I just went through this on my ’06 (non-CA model), exact same situation too (stall at ½ tank gas). Try this (again '06 non-CA model, other models and CA emissions may differ):

Step 1: Clean the gas cap vent tube:

1. Place a piece of paper in front of the REAR tire
2. Open the gas cap
3. Spray carb cleaner into the vent tube located on the tank, near the base of the gas cap hinge. Use the straw attachment for the spray can.
4. Observe the drips onto the piece of paper. Continue spraying until it runs clear.
5. See UPDATE 5/5/2010 below for root cause of this particular POOGS​

Step 2: Clean the gas cap vent mechanism

1. Open the gas cap and remove the key.
2. Cover the tank inlet tube with a rag, tape or a piece of paper to prevent dropping parts in the tank. I used a large PostIt note, which worked well.
3. Remove the two brass screws that hold the latch mechanism on the bottom of the gas cap.
4. Remove the latch mechanism. Note: there is a loose component in the base that covers the latch spring. Be careful not to drop it into the tank or on the floor during removal.
5. Inspect the latch, clean as necessary (chances are this is NOT where the problem is), then set aside.
6. Careful not to loose the 5 small springs mounted on posts under the latch mechanism. You can leave them where they are or remove them for safe keeping.
7. Before proceeding remove the small collar from the male latch connector (look for the round key cylinder). The collar acts like a bearing when opening and closing the latch using the key. It is loose and easily lost. Slip it off and put it aside for safe keeping.
8. Remove the two short screws at the base of the gas cap vent, but DO NOT yank the vent off yet.
9. The vent gasket is glued to the cap (at least it was on mine) and the vent assembly might be stuck to the gasket. GENTLY, wiggle the vent back and forth to loosen it and prevent damage to the gasket.
10. With the vent assembly removed, inspect the gasket for tears or bulges. You should see the outline of the venting path depressed into the gasket (this is normal). Spray with carb cleaner (just a little) and gently wipe with a clean cloth.
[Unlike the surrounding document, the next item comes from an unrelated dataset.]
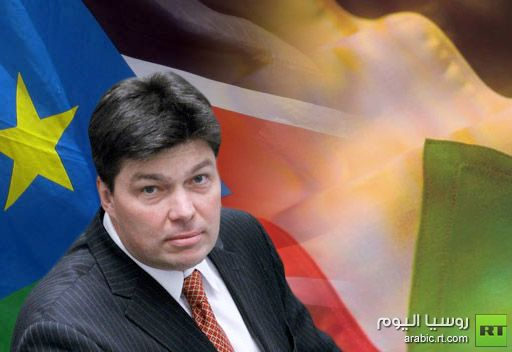 مارغيلوف يأمل بإبرام الاتفاقية بين السودان وجنوب السودان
Inspect the cloth for signs of debris.
11. Now for the root of the problem; Remove the small round plastic check valve/liquid separator located on the underside of the vent assembly. GENTLY ply it out (needle nose pliers works well), careful not to damage the silicone valve covering the base of the check valve. Remove the gasket as well and place it aside. Inspect and clean the check valve, ESPECIALLY the tiny 90 degree elbow which leads to the vent hole. NOTE: there is another silicone valve cover permanently mounted in the gas cap vent itself (part of the pressure release part of the valve). DO NOT attempt to remove it or you will damage it. Just make sure it is clean and functioning.
12. Now check the vent hole. This is where you are most likely to find the problem.
13. Hold the vent assembly up to the light and look up from where the plastic check valve was mounted. See any light where that tiny 90 degree elbow fits? Follow the vent channels on the opposite side of the vent assembly. Any blockage?
14. Unplug the holes and clean the venting channels.
15. Reassemble.​

Step 3: Repeat Step 1 frequently (at least once a year) to prevent this from happening again. AND/OR relocate the vent line as outlined in the UPDATE below.
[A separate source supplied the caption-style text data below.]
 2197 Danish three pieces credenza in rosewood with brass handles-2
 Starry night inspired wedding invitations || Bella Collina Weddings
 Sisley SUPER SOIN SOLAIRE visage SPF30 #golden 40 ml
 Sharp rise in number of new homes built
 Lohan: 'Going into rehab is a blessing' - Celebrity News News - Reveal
UPDATE 5/5/2010: My Phantom has been uncloaked! I took a closer look at where/how the rubber vent tube exits in front of the rear tire. I found that the tube had been (and still is) rubbing against the rear tire. The 'black fluffy carbon' blocking my vent was probably rubber shavings caused by the vent tube rubbing against the tire. I've temporarily rerouted the vent tube to exit along side the coolant overflow tube to eliminate the vent tube/tire rubbing. I still plan to flush the vent once a year to reduce the possibility of dirt and dust reaching and blocking the actual gas cap vent.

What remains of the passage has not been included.